Reproduce each of the following records verbatim, preserving every line as it appears.
★ ★ ★ ★
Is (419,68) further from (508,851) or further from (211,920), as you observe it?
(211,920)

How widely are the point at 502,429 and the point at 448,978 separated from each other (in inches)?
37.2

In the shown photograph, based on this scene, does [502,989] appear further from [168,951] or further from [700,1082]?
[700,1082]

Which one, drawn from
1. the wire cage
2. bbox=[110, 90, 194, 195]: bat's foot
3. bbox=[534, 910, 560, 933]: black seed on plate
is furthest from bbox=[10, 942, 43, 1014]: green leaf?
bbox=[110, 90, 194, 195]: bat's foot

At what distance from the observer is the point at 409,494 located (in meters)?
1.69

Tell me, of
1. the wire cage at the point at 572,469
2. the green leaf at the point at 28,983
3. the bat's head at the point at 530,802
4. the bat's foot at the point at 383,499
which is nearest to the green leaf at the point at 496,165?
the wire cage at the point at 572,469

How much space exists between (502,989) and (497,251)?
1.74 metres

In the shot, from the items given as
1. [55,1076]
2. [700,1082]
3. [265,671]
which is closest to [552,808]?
★ ★ ★ ★
Exercise response:
Is (419,68) further from (508,851) or further from (211,920), as you observe it?
(211,920)

How widely are the point at 502,429 and the point at 448,978 separated from each other (in inches)?
37.2

In the shown photograph, based on this scene, does [502,989] appear further from [168,951] or further from [700,1082]?
[700,1082]

Which one, drawn from
1. the wire cage
2. bbox=[110, 90, 194, 195]: bat's foot
3. bbox=[534, 910, 560, 933]: black seed on plate
is furthest from bbox=[10, 942, 43, 1014]: green leaf?
bbox=[110, 90, 194, 195]: bat's foot

At what distance from the observer is the point at 409,494 located (in meters)?
1.69

Tell me, of
1. the wire cage at the point at 572,469
2. the green leaf at the point at 28,983
3. the bat's head at the point at 530,802
4. the bat's foot at the point at 383,499
which is nearest to the green leaf at the point at 496,165?
the wire cage at the point at 572,469

How much space exists between (502,989) and (497,251)?
1.74 metres

In the shot, from the items given as
1. [55,1076]
2. [700,1082]
3. [265,671]
which is closest to [552,808]?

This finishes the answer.